## begin

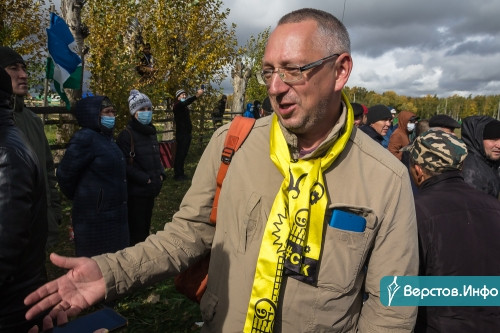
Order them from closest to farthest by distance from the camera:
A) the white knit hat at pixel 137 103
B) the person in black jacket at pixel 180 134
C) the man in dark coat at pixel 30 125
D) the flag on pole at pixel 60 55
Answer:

## end
## begin

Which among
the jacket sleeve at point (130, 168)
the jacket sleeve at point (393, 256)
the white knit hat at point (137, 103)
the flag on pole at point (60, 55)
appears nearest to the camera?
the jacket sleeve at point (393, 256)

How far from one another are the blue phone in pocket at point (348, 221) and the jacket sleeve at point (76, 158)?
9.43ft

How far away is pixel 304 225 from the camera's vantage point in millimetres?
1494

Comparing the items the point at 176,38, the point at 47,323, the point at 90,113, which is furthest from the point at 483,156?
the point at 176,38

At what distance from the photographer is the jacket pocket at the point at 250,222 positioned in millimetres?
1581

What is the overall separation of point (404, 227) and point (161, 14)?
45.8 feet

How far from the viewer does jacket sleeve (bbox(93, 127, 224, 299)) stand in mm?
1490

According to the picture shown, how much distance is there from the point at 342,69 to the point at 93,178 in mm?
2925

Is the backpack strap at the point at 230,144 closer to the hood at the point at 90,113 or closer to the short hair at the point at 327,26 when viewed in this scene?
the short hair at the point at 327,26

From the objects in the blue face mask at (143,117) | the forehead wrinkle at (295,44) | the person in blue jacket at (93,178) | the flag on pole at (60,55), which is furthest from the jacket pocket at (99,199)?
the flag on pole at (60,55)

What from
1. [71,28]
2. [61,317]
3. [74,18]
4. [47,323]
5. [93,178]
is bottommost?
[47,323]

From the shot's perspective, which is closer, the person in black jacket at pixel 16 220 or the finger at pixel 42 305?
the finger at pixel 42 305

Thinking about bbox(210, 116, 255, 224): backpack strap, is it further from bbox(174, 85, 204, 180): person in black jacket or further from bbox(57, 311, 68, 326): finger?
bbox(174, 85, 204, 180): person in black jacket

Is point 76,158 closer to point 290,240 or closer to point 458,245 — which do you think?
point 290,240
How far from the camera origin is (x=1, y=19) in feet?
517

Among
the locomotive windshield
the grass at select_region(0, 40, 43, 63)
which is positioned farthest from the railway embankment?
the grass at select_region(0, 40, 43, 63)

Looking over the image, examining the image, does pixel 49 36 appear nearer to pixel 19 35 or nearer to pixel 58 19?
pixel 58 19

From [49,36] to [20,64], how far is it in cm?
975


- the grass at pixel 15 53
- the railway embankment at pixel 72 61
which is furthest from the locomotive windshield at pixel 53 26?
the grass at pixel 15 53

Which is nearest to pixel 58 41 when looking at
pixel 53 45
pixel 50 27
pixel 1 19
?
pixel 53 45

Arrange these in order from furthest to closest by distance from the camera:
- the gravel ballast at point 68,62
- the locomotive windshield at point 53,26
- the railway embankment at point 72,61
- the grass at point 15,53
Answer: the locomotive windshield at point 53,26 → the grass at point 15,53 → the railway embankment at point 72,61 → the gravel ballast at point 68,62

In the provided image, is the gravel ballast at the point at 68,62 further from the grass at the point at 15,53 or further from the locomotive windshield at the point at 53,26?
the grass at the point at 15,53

## end
## begin

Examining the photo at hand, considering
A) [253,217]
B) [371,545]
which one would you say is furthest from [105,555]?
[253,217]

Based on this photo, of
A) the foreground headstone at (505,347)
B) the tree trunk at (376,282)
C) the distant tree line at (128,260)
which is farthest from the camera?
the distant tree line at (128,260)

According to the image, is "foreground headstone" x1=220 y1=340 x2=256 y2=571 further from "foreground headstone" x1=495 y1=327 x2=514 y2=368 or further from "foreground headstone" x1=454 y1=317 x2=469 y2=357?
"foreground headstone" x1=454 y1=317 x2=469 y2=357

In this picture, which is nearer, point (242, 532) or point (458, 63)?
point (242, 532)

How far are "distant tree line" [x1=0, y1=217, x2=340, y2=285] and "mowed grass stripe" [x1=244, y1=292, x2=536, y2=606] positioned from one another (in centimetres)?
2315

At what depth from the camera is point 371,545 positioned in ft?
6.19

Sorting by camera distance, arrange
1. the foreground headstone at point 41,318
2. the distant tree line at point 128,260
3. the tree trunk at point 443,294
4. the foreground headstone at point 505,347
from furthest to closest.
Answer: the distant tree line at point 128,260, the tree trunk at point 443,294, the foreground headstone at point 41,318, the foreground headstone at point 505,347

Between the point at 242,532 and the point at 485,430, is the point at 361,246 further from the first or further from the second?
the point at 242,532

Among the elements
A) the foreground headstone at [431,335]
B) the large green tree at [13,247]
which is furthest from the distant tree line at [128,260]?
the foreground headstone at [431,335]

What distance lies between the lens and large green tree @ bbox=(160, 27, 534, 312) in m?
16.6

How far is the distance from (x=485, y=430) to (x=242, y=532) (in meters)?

## end

THE REQUEST:
Count how many rows above contain the string "this", treating uppercase and lowercase as different, and reply with the number alone.

ANSWER TO THE EXERCISE:
3